**Collected data entries**.
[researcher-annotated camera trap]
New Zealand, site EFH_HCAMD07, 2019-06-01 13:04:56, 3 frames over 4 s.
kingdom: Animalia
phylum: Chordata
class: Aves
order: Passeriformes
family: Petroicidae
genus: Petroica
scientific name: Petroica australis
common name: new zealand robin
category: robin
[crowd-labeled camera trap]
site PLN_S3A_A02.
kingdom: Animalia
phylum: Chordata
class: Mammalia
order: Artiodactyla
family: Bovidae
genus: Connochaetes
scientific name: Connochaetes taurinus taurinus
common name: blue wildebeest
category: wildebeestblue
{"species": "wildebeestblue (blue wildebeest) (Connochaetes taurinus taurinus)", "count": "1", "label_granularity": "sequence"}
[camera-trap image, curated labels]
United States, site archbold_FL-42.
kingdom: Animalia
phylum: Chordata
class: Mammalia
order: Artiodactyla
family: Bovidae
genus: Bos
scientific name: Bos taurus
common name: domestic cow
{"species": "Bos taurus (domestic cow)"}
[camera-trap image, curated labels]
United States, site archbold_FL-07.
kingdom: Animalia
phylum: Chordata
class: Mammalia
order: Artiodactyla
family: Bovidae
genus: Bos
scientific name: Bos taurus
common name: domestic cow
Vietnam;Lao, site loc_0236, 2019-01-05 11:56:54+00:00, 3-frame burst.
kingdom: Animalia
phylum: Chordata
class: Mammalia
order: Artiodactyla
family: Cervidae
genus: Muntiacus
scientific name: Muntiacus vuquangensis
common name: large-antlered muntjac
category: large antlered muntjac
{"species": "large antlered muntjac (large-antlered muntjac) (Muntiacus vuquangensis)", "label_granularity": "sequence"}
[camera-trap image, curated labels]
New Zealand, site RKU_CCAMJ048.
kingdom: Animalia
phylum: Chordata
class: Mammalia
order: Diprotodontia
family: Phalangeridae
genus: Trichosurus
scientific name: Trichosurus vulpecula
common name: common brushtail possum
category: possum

**WORK REQUIRED**. Within the data above, how many lines include the word "category"? Respond with the number only.

**RESPONSE BOX**. 4